The data field is used to specify the delay.

REWRITE

This action enables a per request routing override. It can be used for blue-green deployments or canary traffic. The following rule enables a rewrite for a specific X-Api-Key header:

{
  "id": 200,
  "domain" : "1234",
  "format": "$http_x_api_key",
  "expire_at_utc": 1583910454,
  "action" : "REWRITE",
  "meta": "canary.example.com"
}

Back to TOC

Sample usage

# initial setup 
# ...
 init_worker_by_lua_block {
        -- initialize a ZMQ Logger 
        local ZmqLogger = require "api-gateway.zmq.ZeroMQLogger"
        local zmqLogger = ZmqLogger:new()
        zmqLogger:connect(ZmqLogger.SOCKET_TYPE.ZMQ_PUB, "ipc:///tmp/nginx_queue_listen")
            
        ngx.apiGateway = ngx.apiGateway or {}
        ngx.apiGateway.zmqLogger = zmqLogger                                  
        ngx.apiGateway.validation = require "api-gateway.validation.factory"  -- enforce ACTIONs
        ngx.apiGateway.tracking = require "api-gateway.tracking.factory"      -- track requests
     }
 # dictionaries used for storing the throttling / rate limiting rules
 lua_shared_dict tracking_rules_dict 5m;
 lua_shared_dict blocking_rules_dict 5m;
 lua_shared_dict delaying_rules_dict 5m;
 lua_shared_dict rewriting_rules_dict 5m;    
# ... 

#
# default validator for service plans that looks for Blocking rules to see if they match the request
#
location /validate_service_plan {
    internal;
    content_by_lua_block  { 
        ngx.apiGateway.tracking.validateServicePlan()
    }
}    

location /t {
    set $service_plan_validator "on; path=/validate_service_plan; ";                                            
    access_by_lua_block {
        ngx.apiGateway.validation.validateRequest()          -- enforce ACTIONS
    }
    ...
    log_by_lua_block {
           ngx.apiGateway.tracking.track()                   --  track requests
    }
}

Expose a simple HTTP Service to register rules and list the active ones:

server {
    listen 5000;
    server_name $hostname;
    
    include tracking_service.conf;
}

See tracking_service.conf that details the HTTP endpoints.

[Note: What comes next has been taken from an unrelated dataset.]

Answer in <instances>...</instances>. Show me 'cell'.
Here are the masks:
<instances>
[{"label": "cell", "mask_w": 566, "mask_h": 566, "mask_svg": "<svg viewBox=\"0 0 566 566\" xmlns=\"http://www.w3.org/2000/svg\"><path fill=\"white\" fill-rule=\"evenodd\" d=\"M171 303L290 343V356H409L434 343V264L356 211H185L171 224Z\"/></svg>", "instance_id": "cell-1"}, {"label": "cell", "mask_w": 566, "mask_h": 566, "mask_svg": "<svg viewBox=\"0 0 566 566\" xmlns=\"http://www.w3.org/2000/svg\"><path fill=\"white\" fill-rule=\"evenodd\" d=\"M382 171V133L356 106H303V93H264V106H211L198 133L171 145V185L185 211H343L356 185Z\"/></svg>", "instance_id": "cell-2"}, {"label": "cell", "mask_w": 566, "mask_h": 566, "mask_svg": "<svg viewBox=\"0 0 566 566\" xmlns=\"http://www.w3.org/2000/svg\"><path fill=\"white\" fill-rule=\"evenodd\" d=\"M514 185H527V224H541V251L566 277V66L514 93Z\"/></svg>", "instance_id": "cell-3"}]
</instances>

The following request adds a new blocking rule (expiring on 7/1/2016):

curl -i -X POST http://<docker_host_ip>:5000/tracking \ 
    --data '{  "id": 10,  "domain" : "1234",  "format": "$http_x_api_key",  "expire_at_utc": 1467331200000,  "action" : "BLOCK"}'
    
{"result":"success"}

To check which rules are active:

curl http://<docker_host_ip>:5000/tracking/block

[{"domain":"1234","format":"$http_x_api_key","id":10,"action":"BLOCK","expire_at_utc":1467331200000}]

Back to TOC

Developer guide

Running the tests

 make test-docker

Test files are located in test/perl folder and are based on the test-nginx library. This library is added as a git submodule under test/resources/test-nginx/ folder, from https://github.com/agentzh/test-nginx.

The other libraries such as Redis, test-nginx would be located in test/resources/. Other files used when running the test are also located in test/resources.

If you want to run a single test edit docker-compose.yml and replace in entrypoint /tmp/perl with the actual path to the test ( i.e. /tmp/perl/my_test.t)

The complete entrypoint config would look like:

 entrypoint: ["prove", "-I", "/usr/local/test-nginx-0.24/lib", "-I", "/usr/local/test-nginx-0.24/inc", "-r", "/tmp/perl/my_test.t"]

This will only run my_test.t test file.

Running the tests with a native binary

The Makefile also exposes a way to run the tests using a native binary:

 make test

This is intended to be used when the native binary is present and available on $PATH.